[Extracted data entries]
## Start

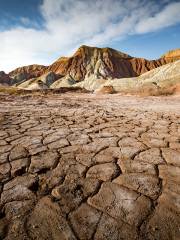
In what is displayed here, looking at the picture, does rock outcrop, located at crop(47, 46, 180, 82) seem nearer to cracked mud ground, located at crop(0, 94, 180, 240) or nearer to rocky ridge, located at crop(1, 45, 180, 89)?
rocky ridge, located at crop(1, 45, 180, 89)

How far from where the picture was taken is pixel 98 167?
1.88 metres

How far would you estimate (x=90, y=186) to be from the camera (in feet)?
5.22

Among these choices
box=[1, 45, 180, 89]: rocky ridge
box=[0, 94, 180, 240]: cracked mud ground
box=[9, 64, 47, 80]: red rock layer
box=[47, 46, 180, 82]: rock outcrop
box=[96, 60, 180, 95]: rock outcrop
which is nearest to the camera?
box=[0, 94, 180, 240]: cracked mud ground

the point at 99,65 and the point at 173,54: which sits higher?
the point at 173,54

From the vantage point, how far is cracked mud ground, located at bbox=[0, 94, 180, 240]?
Answer: 3.91 ft

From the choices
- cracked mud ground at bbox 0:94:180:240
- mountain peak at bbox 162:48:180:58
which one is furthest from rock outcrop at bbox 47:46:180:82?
cracked mud ground at bbox 0:94:180:240

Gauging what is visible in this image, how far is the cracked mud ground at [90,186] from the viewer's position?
1.19 m

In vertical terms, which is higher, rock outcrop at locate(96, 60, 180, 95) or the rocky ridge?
the rocky ridge

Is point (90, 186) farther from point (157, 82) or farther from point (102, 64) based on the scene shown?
point (102, 64)

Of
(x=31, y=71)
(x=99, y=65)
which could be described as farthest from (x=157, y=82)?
(x=31, y=71)

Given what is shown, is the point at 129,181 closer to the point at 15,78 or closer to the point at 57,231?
the point at 57,231

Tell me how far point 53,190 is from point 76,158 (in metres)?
0.55

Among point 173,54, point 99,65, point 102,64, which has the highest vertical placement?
point 173,54

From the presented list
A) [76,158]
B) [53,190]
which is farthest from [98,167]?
[53,190]
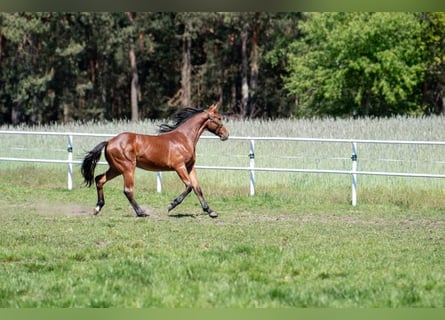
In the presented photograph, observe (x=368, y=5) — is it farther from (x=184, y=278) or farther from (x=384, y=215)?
(x=384, y=215)

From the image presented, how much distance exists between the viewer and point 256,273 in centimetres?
587

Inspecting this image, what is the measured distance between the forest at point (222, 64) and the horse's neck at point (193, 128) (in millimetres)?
26023

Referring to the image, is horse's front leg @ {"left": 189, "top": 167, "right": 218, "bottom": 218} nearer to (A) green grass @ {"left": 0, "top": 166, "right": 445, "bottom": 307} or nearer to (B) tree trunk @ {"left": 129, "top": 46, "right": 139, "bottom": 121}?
(A) green grass @ {"left": 0, "top": 166, "right": 445, "bottom": 307}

## End

**Work instructions:** Copy out the entries above line for line, with no changes, and leave the pictures out of your reply.

**Response below:**
In what is displayed here, looking at the picture, does rock outcrop, located at crop(47, 46, 180, 82) seem nearer to cracked mud ground, located at crop(0, 94, 180, 240) or nearer to rocky ridge, located at crop(1, 45, 180, 89)?
rocky ridge, located at crop(1, 45, 180, 89)

How far from where the picture was taken is pixel 98 167?
1.88 metres

How far would you estimate (x=90, y=186) to be from the camera (in feet)?
5.22

Among these choices
box=[1, 45, 180, 89]: rocky ridge
box=[0, 94, 180, 240]: cracked mud ground
box=[9, 64, 47, 80]: red rock layer
box=[47, 46, 180, 82]: rock outcrop
box=[96, 60, 180, 95]: rock outcrop
which is nearest to the camera?
box=[0, 94, 180, 240]: cracked mud ground

the point at 99,65 and the point at 173,54: which sits higher?
the point at 173,54

From the vantage point, how far is cracked mud ground, located at bbox=[0, 94, 180, 240]?
Answer: 3.91 ft

From the choices
- cracked mud ground at bbox 0:94:180:240
- mountain peak at bbox 162:48:180:58
which one is furthest from rock outcrop at bbox 47:46:180:82?
cracked mud ground at bbox 0:94:180:240

Gauging what is visible in this image, how far is the cracked mud ground at [90,186] from the viewer's position?
1.19 m

In vertical terms, which is higher, rock outcrop at locate(96, 60, 180, 95) or the rocky ridge?
the rocky ridge

Is point (90, 186) farther from point (157, 82) or farther from point (102, 64) based on the scene shown?
point (102, 64)

Of
(x=31, y=71)
(x=99, y=65)
which could be described as farthest from (x=157, y=82)?
(x=31, y=71)

Given what is shown, is the point at 129,181 closer to the point at 15,78 or closer to the point at 57,231?
the point at 57,231

Tell me how far point 53,190 is from point 76,158 (in metres)?
0.55

Among point 173,54, point 99,65, point 102,64, which has the highest vertical placement?
point 173,54

From the presented list
A) [76,158]
B) [53,190]
which is farthest from [98,167]?
[53,190]
In the presented photograph, observe (x=368, y=5) — is it farther from (x=184, y=278) or farther from (x=384, y=215)?
(x=384, y=215)

From the image presented, how much distance exists between the viewer and point 256,273 in centimetres?
587

Inspecting this image, what is the measured distance between the forest at point (222, 64) and the horse's neck at point (193, 128) (in millimetres)?
26023

Referring to the image, is horse's front leg @ {"left": 189, "top": 167, "right": 218, "bottom": 218} nearer to (A) green grass @ {"left": 0, "top": 166, "right": 445, "bottom": 307} or nearer to (B) tree trunk @ {"left": 129, "top": 46, "right": 139, "bottom": 121}?
(A) green grass @ {"left": 0, "top": 166, "right": 445, "bottom": 307}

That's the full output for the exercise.